Cyclacel Pharmaceuticals announced Phase 1 clinical data from the company’s DNA damage response program with an oral, sequential regimen of sapacitabine and seliciclib as a treatment in patients with BRCA mutant metastatic breast cancer. Data from the study was presented at the American Association for Cancer Research, or AACR and demonstrated that the regimen was safe and led to a clinical benefit rate of 30%. All eight PARP inhibitor naive patients, half of the patients previously treated with platinum agents and one on previous PARP inhibitor responded. Progression on previous platinum or PARP inhibitors was associated with lack of benefit. Both sapacitabine and PARP inhibitors are more effective in cancer cells with BRCA mutations or other homologous recombination repair deficiencies. Based on these data, the investigators are enrolling a Phase 1b/2 study of sapacitabine in combination with a PARP inhibitor in PARP inhibitor-naive patients with BRCA mutant breast cancer. The study evaluated an oral, sequential regimen of sapacitabine, a nucleoside analog prodrug, and seliciclib, a first generation CDK2/9 inhibitor, in patients with metastatic breast cancer harboring BRCA1/2 mutations. Patients received seven days of sapacitabine followed by three days of seliciclib.

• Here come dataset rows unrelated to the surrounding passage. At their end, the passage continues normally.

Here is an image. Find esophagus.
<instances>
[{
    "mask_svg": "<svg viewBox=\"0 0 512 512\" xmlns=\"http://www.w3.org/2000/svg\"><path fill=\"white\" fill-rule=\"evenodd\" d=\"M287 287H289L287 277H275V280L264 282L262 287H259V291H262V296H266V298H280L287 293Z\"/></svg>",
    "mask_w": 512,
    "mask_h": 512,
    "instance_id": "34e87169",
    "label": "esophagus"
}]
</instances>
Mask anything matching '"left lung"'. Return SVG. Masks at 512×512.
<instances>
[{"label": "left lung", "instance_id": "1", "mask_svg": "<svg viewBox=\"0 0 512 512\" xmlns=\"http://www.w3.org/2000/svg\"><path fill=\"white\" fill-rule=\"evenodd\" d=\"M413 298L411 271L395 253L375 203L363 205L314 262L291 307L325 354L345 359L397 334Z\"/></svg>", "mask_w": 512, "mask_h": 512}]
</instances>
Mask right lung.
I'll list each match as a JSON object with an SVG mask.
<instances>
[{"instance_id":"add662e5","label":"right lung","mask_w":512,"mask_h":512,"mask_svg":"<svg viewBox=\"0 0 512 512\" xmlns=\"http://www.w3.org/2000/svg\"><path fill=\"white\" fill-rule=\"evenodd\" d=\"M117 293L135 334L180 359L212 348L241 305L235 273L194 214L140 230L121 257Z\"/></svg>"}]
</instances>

Of 20 patients treated, six progressed on prior platinum therapy and seven on prior PARP inhibitor. Two patients achieved confirmed progressed response, or PR, and four SD of at least 6 months duration for an overall clinical benefit rate of 30%. Of the two patients achieving PR, one progressed previously on platinum treatment and one had received no prior platinum or PARP inhibitor. Responses occurred in 12 patients. The most frequent grade 3 adverse events were neutropenia, AST/ALT elevation and rash. The only grade 4 adverse events were neutropenia in two patients. Progression on previous platinum agents or PARP inhibitors was associated with lack of benefit, putatively associated in some cases with BRCA reversion alterations.

Biohaven Pharmaceutical enrolls first patient in Phase 2/3 Trial of BHV-3500

Biohaven Pharmaceutical announced that it enrolled the first patient in a Phase 2/3, double-blind, randomized, placebo-controlled, dose-ranging trial of intranasally administered BHV-3500 for the acute treatment of migraine. BHV-3500 is a novel, structurally distinct, third-generation calcitonin gene-related peptide receptor antagonist being developed by Biohaven. Topline efficacy and safety results are expected in the fourth quarter.

Ziopharm initiated with a Buy at Laidlaw

Laidlaw analyst Yale Jen initiated Ziopharm with a Buy and $7.50 price target.